All areas identified as having drusen-associated atrophy on SD-OCT (but not on CFP) also had residual retinal function, unlike areas of well-established GA that are associated with absolute scotomas.
12,17 These findings are interesting given our previous findings that flicker perimetry sensitivities were reduced and show an increased rate of reduction in areas that subsequently went on to develop GA.
4 We speculate that either nGA or drusen-associated atrophy were likely to be present, but undetected (since SD-OCT was not available when that study was conducted), prior to the detection of GA on CFP and contributed to the reduction in retinal sensitivity. It is possible that alignment error, shifts in the area of retina sampled between frames tracked by the imaging system of microperimetry and light scatter contribute to the finding of residual function, especially when measuring these smaller areas of atrophic changes. However, it is also possible that residual function is present because some photoreceptors may still be present in these areas of drusen-associated atrophy, but may be missed between the B-scans of the SD-OCT or not visualized on the B-scans when disrupted due to their altered reflective properties.
The findings of this study have important implications for our understanding of the structural and functional changes in eyes with intermediate AMD, especially in areas that are on the pathway to developing atrophic changes. It is important that we recognize and appreciate these changes that help us determine the disease severity, and the potential reversibility of these changes, as we enter an era where targeted interventions for the early stages of AMD are being developed.

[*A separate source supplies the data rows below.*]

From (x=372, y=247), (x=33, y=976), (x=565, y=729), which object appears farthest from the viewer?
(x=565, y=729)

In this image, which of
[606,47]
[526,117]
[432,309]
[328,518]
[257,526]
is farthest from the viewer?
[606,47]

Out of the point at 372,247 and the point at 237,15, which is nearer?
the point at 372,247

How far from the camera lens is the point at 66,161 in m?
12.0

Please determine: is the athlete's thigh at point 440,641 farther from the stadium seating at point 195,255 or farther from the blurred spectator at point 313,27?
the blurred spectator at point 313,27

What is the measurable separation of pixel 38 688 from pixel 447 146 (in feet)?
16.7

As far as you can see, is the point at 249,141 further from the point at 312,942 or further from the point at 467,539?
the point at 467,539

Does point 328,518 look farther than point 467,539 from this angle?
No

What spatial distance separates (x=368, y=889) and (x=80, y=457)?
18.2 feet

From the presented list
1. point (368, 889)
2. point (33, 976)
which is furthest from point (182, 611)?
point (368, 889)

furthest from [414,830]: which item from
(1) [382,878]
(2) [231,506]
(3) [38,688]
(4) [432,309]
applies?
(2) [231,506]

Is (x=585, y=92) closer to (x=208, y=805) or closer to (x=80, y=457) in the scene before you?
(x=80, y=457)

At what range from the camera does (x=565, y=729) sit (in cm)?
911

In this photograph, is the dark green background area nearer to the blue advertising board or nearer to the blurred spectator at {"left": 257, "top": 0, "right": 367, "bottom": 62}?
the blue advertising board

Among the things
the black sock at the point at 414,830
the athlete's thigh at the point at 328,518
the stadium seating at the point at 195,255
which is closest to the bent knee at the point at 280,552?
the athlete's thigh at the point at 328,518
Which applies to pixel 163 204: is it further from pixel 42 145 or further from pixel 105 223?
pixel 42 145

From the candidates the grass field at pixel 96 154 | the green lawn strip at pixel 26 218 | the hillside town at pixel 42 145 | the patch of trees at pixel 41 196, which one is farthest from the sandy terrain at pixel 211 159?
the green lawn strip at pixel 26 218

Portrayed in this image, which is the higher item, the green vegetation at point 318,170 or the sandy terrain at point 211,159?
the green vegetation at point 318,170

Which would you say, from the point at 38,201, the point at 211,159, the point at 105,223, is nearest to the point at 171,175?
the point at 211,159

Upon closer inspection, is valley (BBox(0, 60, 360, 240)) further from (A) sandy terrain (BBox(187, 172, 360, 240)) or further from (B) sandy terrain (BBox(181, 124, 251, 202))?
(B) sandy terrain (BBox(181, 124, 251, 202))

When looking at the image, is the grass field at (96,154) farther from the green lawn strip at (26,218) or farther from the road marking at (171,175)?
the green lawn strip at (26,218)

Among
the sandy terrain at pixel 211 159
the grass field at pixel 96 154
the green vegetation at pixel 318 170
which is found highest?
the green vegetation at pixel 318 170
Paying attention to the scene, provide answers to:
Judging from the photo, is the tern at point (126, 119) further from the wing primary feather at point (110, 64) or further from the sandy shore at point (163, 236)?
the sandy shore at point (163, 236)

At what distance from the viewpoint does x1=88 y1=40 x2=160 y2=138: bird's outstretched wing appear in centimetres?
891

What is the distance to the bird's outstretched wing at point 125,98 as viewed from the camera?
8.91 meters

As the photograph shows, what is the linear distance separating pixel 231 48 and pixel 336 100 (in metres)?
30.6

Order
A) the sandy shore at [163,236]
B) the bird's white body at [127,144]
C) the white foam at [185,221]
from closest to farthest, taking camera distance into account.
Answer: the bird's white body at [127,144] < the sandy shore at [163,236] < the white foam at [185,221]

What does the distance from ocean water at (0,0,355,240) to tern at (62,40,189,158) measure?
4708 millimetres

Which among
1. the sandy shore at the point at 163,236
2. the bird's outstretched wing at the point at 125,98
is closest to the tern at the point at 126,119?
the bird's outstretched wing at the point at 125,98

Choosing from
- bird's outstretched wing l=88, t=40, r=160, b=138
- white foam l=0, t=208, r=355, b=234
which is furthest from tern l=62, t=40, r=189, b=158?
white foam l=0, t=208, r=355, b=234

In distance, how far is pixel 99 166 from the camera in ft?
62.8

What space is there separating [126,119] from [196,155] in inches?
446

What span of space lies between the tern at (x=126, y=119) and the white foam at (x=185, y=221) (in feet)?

For interventions targeted at preventing the progression of drusen-associated atrophy, it may be better to intervene at an earlier stage when nGA is present, since retinal function is not yet completely lost. Novel interventions could potentially examine whether the progression from nGA to drusen-associated atrophy can be slowed, halted, or even potentially reversed. For the evaluation of other interventions targeted at the earlier stages of AMD, the development of nGA may be a more useful endpoint than the current endpoint of GA detected on CFP. It is also important to appreciate through the findings of this study that significantly reduced retinal sensitivity is not specific to the underlying pathological changes, and may confer different long-term implications. However, given the limitations of the cross-sectional nature of this study, future longitudinal studies are required to examine these important implications.
In summary, retinal sensitivity was on average reduced in areas with nGA compared with other pathological features of intermediate AMD, although areas of nGA were not always the worst-performing point in an eye. Areas with drusen-associated atrophy detected on SD-OCT (but not on CFP) were always the worst-performing point, but were not associated with an absolute scotoma, unlike GA. These findings provide further insight into the structural and functional changes in intermediate AMD and provide important new information to consider when planning clinical interventional studies for the early stages of AMD.